• _DATA_
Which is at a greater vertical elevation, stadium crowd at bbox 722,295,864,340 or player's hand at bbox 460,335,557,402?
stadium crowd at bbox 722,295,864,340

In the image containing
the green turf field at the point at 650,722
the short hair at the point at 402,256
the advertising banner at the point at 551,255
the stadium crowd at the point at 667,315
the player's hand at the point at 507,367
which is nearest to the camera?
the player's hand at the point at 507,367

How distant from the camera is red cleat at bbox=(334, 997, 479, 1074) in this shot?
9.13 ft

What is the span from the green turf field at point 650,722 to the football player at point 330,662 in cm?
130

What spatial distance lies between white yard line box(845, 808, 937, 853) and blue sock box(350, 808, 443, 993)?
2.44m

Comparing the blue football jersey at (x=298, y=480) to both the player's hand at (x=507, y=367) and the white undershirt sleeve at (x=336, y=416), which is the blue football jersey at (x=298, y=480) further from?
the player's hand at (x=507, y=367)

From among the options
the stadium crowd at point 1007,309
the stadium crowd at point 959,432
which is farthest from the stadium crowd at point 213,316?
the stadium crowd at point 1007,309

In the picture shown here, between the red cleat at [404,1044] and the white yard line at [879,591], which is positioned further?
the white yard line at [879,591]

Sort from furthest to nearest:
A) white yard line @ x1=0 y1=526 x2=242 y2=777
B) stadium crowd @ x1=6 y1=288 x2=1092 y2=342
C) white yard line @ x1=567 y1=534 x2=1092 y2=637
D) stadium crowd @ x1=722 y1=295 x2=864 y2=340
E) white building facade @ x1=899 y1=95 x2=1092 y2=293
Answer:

• _JOB_
Give back all of the items above with nothing changed.

• _FULL OUTPUT_
Which is at a greater vertical elevation, stadium crowd at bbox 722,295,864,340 or player's hand at bbox 460,335,557,402?
stadium crowd at bbox 722,295,864,340

In the image containing
the green turf field at the point at 650,722
the short hair at the point at 402,256
the advertising banner at the point at 551,255
the stadium crowd at the point at 667,315
the player's hand at the point at 507,367
which is nearest to the camera?
the player's hand at the point at 507,367

How distant from the camera is red cleat at bbox=(334, 997, 479, 1074) in this shot?
9.13 ft

What is the span from the green turf field at point 650,722 to the football player at point 330,662 in cm?
130

What spatial distance lies between white yard line box(845, 808, 937, 853) and blue sock box(350, 808, 443, 993)?
2.44m

Comparing the blue football jersey at (x=298, y=480) to both the player's hand at (x=507, y=367) and the white undershirt sleeve at (x=336, y=416), which is the blue football jersey at (x=298, y=480) further from?
the player's hand at (x=507, y=367)

From among the options
the stadium crowd at point 1007,309
the stadium crowd at point 959,432
which is farthest from the stadium crowd at point 213,316?
the stadium crowd at point 1007,309

In the picture shown here, between the red cleat at [404,1044] and the white yard line at [879,591], which is positioned further?
the white yard line at [879,591]

Sort from furthest to nearest:
A) white yard line @ x1=0 y1=526 x2=242 y2=777
B) stadium crowd @ x1=6 y1=288 x2=1092 y2=342
C) white yard line @ x1=567 y1=534 x2=1092 y2=637
D) stadium crowd @ x1=722 y1=295 x2=864 y2=340
E) white building facade @ x1=899 y1=95 x2=1092 y2=293
Answer:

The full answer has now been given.